Curated reference clip — “Dissymmetry of Lift - Expanded” · Helicopter Lessons In 10 Minutes or Less (YouTube), verified via oEmbed. Embedded with the creator's player; we don't host or alter it.

7 · Reference sources

Use the authoritative references

📄 Helicopter Flying Handbook (FAA-H-8083-21) — Ch.2 Aerodynamics of Flight 📄 HFH Ch.3 — Helicopter Flight Controls / Flight Conditions
Your aircraft: VNE, the VNE-vs-density-altitude/weight placard, and the ETL/transition feel are airframe-specific.
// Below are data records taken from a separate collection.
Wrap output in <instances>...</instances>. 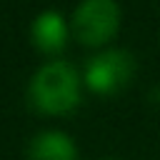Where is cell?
<instances>
[{
	"label": "cell",
	"mask_w": 160,
	"mask_h": 160,
	"mask_svg": "<svg viewBox=\"0 0 160 160\" xmlns=\"http://www.w3.org/2000/svg\"><path fill=\"white\" fill-rule=\"evenodd\" d=\"M138 72L135 55L125 48H105L95 52L82 70V85L95 95H118L122 92Z\"/></svg>",
	"instance_id": "cell-2"
},
{
	"label": "cell",
	"mask_w": 160,
	"mask_h": 160,
	"mask_svg": "<svg viewBox=\"0 0 160 160\" xmlns=\"http://www.w3.org/2000/svg\"><path fill=\"white\" fill-rule=\"evenodd\" d=\"M28 160H78V145L62 130H42L28 142Z\"/></svg>",
	"instance_id": "cell-5"
},
{
	"label": "cell",
	"mask_w": 160,
	"mask_h": 160,
	"mask_svg": "<svg viewBox=\"0 0 160 160\" xmlns=\"http://www.w3.org/2000/svg\"><path fill=\"white\" fill-rule=\"evenodd\" d=\"M105 160H115V158H105Z\"/></svg>",
	"instance_id": "cell-6"
},
{
	"label": "cell",
	"mask_w": 160,
	"mask_h": 160,
	"mask_svg": "<svg viewBox=\"0 0 160 160\" xmlns=\"http://www.w3.org/2000/svg\"><path fill=\"white\" fill-rule=\"evenodd\" d=\"M28 100L42 115H68L82 100V78L70 62L50 60L32 72Z\"/></svg>",
	"instance_id": "cell-1"
},
{
	"label": "cell",
	"mask_w": 160,
	"mask_h": 160,
	"mask_svg": "<svg viewBox=\"0 0 160 160\" xmlns=\"http://www.w3.org/2000/svg\"><path fill=\"white\" fill-rule=\"evenodd\" d=\"M120 5L115 0H80L70 18V35L85 48H100L115 40L120 30Z\"/></svg>",
	"instance_id": "cell-3"
},
{
	"label": "cell",
	"mask_w": 160,
	"mask_h": 160,
	"mask_svg": "<svg viewBox=\"0 0 160 160\" xmlns=\"http://www.w3.org/2000/svg\"><path fill=\"white\" fill-rule=\"evenodd\" d=\"M70 38V22L58 10H42L35 15L30 25V40L32 45L45 55H58L65 50Z\"/></svg>",
	"instance_id": "cell-4"
}]
</instances>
For the R44, note VNE and its reductions from the POH Section 1 (General) / Section 2 (Limitations) and the airspeed-limit chart.
✍️ Fill in for the aircraft you fly VNE (sea level) and the VNE reduction for weight/altitude/temperature — look it up in the R44 POH (Limitations / airspeed-limit chart) and confirm with your CFI. If testing in a turbine/multi-engine helicopter, substitute that aircraft's VNE placard.

✈️ Your test aircraft: the R-44 fill-in values cover its single-engine, piston, VFR figures. The aerodynamics here are universal, but the actual VNE numbers and any OEI/turbine-specific disc-loading considerations must come from your actual test aircraft's data — ATP-H practical tests are normally flown in a turbine and/or multi-engine, IFR-capable helicopter, so use that aircraft's RFM/POH (VNE placard, performance) for items marked aircraft-specific.

Risk management (the “Consider”): the dangerous combination at ATP level is high, hot, heavy, and fast — high density altitude and high gross weight lower the retreating-blade-stall margin and the OGE power margin at the same time. An advanced pilot pre-computes whether the planned profile keeps the disc inside both the VNE envelope and the available-power envelope, and recognizes that an abrupt, high-G evasive maneuver near VNE can provoke retreating-blade stall. Manage energy and disc loading deliberately; don't let an aggressive input near the corner of the envelope write a check the rotor can't cash.